:: Text section ::
######
After 12 months of mulling over buying a laser cutter, I will be placing an order for either a Thunderlaser or Bodor laser.

I have been offered an 80W Thunderlaser or either a 80W or 100W Bodor laser. From what I have read up on this forum and other articles I believe 80W is a good choice for cutting and laser engraving (please correct me If I am wrong). So I am thinking of the 80W for upto 10mm cast acrylic, laser ply engraving and cutting.

One thing that I need advice on, Bodor are claiming 4000 DPI 'Highest Scanning Precision', can anyone explain what exactly is meant by 'Highest Scanning Precision'

Other manufacturers are claiming 500-1200DPI so Bodors 4000DPI seems well beyond what other manufacturers state or have I misunderstood something.

Any advise will be welcome.

Thanks

Daz...

Bill George
08-30-2017, 7:56 AM
I don't think I have ever done over 600 dpi engraving on any of my lasers, past or present. I doubt any Chinese machine would or could do over a 1000 dpi and I can't think of a photo or otherwise that would require that high with a laser. I could be wrong, let others speak up.

Cam Mayor
08-30-2017, 8:26 AM
I do mostly acrylic and very rarely do I go over 300 dpi. By adjusting the step size any setting would be possible but it would do so at the expense of speed. I would also question whether the hardware of the machine was up to 4000 dpi. You would need some awfully tight belts or zero lash screw drives to do that precise. Also if you are cutting thicker acrylic you cannot use as precise of lens, the finer pointed lenses have no focal depth. To cut 10mm acrylic you could probably get away with a 2 1/2" lens but you would do a better job with a 4" lens. This will be putting you into the 300 dpi range just to accommodate the lens regardless of what the laser is capable of.
######
:: Apply what you read ::
(A) Copy the laser cutter discussion word for word, starting at "After 12 months" and stopping after "will be welcome.".
(B) Carry on the laser cutter discussion from its last sentence.
The data after this point is separate material, apart from the laser cutter discussion.
######
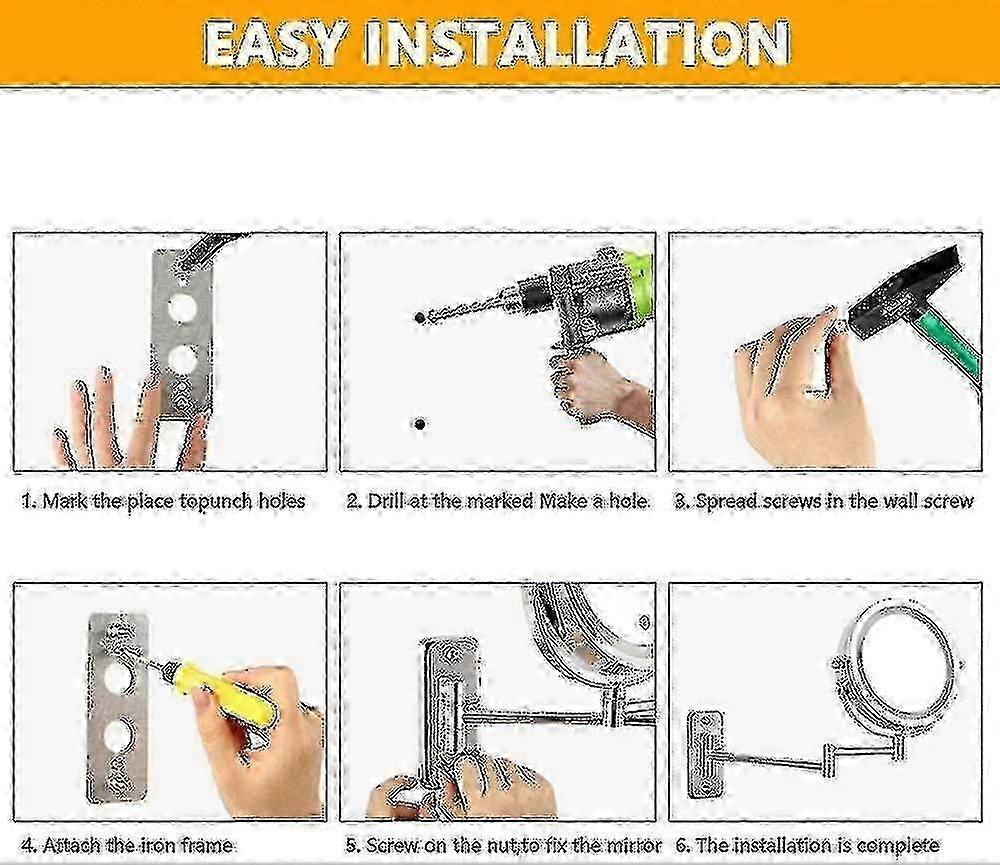 EASY INSTALLATION

1. Mark the place topunch holes

2. Drill at the marked Make a hole

3. Spread screws in the wall screw

4. Attach the iron frame

5. Screw on the nut,to fix the mirror

6. The installation is complete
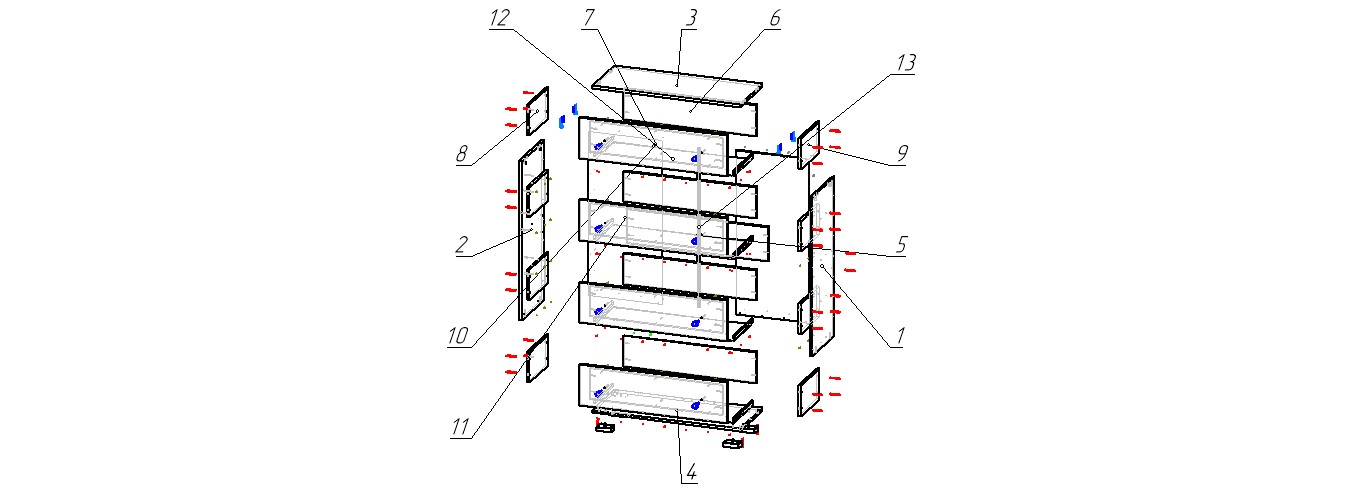 12
7
3
6
13
8
9
2
5
10
1
11
4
######
:: Results of the exercise ::
(A)
After 12 months of mulling over buying a laser cutter, I will be placing an order for either a Thunderlaser or Bodor laser.

I have been offered an 80W Thunderlaser or either a 80W or 100W Bodor laser. From what I have read up on this forum and other articles I believe 80W is a good choice for cutting and laser engraving (please correct me If I am wrong). So I am thinking of the 80W for upto 10mm cast acrylic, laser ply engraving and cutting.

One thing that I need advice on, Bodor are claiming 4000 DPI 'Highest Scanning Precision', can anyone explain what exactly is meant by 'Highest Scanning Precision'

Other manufacturers are claiming 500-1200DPI so Bodors 4000DPI seems well beyond what other manufacturers state or have I misunderstood something.

Any advise will be welcome.

(B)
Probably both will give you all the precision you will need, look at the other features to see what suits you best.

Mike Null
08-30-2017, 9:18 AM
When you look at the spot size possible anything above 600 dpi is pretty much overkill and may actually ruin images on some materials.

Gary Hair
08-30-2017, 9:59 AM
I do a lot of engraving on anodized aluminum and use 1,000 dpi exclusively. The detail I need isn't possible with anything lower and since my Speedy 400 is so fast, 1,000 dpi is still faster than my previous machine at 333 dpi! There is something to be said for a $32K machine vs $3K

matthew knott
08-30-2017, 9:04 PM
1000 Dpi is 0.0254mm that's quite a bit smaller that the beam size of a co2 laser so you will be doing a fair bit of overscanning , so the quality is probably better but not for the reason you would expect ! Bottom line though if it looks better it looks better and the reason is irrelevant

Kev Williams
08-31-2017, 11:35 AM
"4000 dpi highest scanning precision" is basically saying you can enter a scan gap of .007mm (.00027") and the machine will run at 4000 lines per inch... that's splitting 1/1000" 4 times, not sure the steppers are capable of that, but who knows? -At 500mm/s my Triumph will sweep a 4" long line about 3 times per second. This means to engrave a 4" x 1" rectangle at 4000 lines per inch will take 1333 seconds-- or 22.22 minutes...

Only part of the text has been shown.